Your assignment » Of all the lines in the material, how many carry the string "Odocoileus"? Respond with the number by itself.

Source data »
● ● ●
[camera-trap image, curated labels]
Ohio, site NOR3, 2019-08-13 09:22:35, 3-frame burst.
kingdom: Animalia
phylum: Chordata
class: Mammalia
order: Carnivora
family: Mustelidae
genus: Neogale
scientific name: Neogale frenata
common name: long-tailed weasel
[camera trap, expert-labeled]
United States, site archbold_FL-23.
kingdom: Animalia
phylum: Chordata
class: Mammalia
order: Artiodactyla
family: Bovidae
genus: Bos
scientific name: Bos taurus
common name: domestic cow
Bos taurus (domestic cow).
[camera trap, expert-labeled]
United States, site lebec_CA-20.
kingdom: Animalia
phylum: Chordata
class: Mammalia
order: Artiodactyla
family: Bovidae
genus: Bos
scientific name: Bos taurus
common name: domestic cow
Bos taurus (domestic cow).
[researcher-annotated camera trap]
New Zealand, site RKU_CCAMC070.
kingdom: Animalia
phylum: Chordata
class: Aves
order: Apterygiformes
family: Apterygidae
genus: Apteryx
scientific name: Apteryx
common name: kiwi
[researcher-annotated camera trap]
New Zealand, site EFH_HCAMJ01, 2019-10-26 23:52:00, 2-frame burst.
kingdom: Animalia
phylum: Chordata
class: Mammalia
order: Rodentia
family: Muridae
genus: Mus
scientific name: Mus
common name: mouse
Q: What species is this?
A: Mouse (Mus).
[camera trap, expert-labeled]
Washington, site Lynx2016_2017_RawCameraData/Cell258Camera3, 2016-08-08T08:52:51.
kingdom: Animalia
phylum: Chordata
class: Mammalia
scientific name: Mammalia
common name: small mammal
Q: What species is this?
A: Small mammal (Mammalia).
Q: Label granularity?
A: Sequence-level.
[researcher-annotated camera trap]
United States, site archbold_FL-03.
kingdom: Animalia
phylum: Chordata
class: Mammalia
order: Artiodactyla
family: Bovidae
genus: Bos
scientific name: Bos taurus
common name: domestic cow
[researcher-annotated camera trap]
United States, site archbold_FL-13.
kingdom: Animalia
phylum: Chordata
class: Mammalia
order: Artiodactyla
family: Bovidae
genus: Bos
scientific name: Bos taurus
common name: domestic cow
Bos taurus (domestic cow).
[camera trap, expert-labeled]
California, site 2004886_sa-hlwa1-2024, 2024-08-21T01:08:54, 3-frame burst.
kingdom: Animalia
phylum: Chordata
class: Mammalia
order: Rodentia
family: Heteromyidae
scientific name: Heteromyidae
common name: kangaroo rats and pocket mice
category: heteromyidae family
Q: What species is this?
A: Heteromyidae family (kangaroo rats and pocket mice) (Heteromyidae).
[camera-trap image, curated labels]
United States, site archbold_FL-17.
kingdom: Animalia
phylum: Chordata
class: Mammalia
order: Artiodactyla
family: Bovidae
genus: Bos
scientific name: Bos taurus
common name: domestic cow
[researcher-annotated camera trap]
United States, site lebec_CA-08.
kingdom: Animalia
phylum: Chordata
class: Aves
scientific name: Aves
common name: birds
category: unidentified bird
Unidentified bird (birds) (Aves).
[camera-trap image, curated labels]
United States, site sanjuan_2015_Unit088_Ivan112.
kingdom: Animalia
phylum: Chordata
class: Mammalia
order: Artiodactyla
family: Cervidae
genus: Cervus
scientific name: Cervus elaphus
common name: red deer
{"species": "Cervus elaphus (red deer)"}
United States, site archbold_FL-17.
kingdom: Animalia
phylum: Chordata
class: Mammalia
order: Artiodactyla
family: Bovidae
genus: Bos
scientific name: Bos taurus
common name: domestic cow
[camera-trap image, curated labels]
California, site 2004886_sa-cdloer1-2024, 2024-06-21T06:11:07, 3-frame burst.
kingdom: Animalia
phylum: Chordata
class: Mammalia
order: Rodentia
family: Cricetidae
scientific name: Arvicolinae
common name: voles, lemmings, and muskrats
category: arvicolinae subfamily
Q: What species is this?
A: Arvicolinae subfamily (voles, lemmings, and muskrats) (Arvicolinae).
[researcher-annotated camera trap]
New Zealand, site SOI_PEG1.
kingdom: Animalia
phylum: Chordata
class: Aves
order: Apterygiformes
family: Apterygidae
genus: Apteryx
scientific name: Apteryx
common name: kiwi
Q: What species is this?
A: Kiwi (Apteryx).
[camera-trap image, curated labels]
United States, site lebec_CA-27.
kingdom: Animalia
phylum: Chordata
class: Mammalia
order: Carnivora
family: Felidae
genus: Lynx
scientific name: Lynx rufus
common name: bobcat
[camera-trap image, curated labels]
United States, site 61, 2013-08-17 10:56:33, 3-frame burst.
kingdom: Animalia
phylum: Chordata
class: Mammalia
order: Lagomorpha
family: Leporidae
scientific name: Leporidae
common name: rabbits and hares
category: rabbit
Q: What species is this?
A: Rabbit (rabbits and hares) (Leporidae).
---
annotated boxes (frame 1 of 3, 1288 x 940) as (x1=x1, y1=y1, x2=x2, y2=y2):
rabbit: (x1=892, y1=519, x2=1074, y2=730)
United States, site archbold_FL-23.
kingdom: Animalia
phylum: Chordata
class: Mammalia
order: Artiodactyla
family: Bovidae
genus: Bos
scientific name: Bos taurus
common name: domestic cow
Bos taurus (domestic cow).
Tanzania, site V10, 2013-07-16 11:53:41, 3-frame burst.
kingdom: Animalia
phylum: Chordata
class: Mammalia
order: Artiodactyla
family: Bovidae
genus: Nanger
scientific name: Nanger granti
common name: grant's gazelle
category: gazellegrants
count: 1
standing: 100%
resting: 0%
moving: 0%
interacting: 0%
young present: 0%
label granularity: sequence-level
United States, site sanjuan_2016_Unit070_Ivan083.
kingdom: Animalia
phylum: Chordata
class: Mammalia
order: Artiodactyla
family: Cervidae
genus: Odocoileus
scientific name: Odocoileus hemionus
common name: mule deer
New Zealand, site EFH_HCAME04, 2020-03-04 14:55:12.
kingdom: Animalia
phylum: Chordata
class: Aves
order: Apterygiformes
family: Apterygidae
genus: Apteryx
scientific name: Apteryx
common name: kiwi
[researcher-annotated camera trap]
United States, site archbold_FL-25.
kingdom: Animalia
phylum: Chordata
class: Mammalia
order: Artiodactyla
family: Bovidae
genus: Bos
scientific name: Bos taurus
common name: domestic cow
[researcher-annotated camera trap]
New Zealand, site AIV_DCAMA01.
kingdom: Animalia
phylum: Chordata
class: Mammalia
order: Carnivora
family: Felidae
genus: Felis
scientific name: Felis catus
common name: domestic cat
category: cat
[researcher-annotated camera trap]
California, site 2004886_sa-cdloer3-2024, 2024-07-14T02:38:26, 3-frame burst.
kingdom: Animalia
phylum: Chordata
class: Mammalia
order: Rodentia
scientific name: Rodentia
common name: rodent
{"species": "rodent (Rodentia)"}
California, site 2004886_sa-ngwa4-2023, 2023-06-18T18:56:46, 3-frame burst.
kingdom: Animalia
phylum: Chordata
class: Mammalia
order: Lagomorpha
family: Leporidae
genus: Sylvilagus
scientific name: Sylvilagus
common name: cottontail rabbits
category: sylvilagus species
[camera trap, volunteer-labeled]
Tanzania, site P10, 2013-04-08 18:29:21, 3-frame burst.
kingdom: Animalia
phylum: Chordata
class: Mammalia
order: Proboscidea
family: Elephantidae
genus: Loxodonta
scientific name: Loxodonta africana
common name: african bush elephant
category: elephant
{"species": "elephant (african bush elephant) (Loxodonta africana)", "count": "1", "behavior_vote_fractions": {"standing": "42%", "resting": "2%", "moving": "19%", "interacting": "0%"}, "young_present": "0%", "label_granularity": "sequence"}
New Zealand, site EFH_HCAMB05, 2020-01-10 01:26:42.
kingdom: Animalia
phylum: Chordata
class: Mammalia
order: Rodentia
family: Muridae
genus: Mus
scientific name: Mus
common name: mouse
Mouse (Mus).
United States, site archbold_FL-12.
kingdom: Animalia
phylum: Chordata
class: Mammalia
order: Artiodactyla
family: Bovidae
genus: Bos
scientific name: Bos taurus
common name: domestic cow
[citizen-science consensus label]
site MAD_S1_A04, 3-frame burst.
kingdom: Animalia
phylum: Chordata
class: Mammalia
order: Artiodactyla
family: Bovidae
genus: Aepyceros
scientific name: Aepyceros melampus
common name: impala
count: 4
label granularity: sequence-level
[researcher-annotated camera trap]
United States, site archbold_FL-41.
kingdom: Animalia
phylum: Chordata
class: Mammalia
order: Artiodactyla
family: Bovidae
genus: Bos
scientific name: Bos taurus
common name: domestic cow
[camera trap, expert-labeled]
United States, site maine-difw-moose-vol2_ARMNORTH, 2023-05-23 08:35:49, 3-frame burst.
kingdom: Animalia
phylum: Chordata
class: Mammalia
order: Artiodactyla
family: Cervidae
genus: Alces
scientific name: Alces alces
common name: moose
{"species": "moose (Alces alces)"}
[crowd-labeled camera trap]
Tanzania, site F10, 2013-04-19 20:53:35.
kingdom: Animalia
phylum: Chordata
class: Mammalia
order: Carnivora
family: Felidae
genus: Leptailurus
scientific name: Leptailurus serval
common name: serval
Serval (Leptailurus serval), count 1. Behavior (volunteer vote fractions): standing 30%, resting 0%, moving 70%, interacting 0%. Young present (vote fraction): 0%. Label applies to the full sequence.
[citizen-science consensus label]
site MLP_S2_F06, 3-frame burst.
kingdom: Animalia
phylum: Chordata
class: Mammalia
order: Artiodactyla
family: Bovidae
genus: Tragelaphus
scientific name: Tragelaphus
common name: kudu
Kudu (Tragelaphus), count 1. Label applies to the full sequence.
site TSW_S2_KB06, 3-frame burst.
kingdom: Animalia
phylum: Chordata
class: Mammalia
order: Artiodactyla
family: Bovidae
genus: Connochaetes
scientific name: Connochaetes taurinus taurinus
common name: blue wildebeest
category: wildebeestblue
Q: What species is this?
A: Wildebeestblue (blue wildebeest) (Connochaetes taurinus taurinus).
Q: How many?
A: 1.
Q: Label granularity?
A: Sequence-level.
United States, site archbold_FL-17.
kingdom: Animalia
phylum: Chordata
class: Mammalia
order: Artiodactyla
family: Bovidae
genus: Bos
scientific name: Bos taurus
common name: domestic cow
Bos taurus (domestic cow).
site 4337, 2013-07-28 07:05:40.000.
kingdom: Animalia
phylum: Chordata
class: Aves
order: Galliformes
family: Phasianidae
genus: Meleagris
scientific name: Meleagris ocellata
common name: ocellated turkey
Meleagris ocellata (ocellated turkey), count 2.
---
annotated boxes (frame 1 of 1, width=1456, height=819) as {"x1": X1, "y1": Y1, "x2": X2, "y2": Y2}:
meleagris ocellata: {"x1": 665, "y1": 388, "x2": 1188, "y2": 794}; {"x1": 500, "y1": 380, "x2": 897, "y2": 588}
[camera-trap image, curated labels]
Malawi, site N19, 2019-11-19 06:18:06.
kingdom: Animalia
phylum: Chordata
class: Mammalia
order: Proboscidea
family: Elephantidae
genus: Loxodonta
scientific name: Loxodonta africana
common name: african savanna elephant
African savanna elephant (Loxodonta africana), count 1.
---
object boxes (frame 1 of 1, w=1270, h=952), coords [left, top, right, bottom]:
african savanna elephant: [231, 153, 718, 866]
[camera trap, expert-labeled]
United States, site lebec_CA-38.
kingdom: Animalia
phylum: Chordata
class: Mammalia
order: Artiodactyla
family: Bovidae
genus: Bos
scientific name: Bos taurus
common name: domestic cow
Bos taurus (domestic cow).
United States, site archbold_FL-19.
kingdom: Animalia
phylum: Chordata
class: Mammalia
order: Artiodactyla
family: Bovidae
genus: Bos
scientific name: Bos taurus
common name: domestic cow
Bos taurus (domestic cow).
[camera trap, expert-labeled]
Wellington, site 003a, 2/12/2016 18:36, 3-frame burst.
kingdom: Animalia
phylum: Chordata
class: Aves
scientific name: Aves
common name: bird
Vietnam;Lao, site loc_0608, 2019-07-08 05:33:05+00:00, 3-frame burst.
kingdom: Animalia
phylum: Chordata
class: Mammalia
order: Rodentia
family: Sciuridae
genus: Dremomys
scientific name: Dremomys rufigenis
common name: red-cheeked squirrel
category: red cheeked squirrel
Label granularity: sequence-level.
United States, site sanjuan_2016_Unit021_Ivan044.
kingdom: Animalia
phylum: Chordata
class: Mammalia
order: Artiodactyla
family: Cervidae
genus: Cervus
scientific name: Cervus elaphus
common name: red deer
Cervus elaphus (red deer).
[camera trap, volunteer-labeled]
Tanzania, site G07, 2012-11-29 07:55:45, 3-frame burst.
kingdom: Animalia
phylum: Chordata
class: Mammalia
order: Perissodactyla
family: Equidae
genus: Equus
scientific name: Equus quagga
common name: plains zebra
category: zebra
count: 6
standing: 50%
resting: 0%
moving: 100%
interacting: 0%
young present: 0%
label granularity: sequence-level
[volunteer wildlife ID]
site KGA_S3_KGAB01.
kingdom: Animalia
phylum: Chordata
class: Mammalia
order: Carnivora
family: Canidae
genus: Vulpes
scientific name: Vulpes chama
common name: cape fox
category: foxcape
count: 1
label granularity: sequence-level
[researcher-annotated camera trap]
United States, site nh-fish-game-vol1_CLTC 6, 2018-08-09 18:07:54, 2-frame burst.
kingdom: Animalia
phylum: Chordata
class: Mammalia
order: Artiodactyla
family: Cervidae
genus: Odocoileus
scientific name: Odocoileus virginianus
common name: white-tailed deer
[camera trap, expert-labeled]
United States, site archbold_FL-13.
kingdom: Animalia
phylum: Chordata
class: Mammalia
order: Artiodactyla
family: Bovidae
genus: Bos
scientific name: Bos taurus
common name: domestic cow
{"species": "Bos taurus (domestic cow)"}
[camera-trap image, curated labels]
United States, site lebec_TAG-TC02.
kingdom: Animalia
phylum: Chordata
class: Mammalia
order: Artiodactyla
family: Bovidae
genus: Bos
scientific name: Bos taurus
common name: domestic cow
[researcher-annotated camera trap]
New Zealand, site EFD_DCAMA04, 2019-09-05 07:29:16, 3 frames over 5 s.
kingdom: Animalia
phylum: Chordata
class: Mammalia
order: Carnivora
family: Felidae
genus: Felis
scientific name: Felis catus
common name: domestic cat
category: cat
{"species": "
● ● ●
Response to the exercise » 4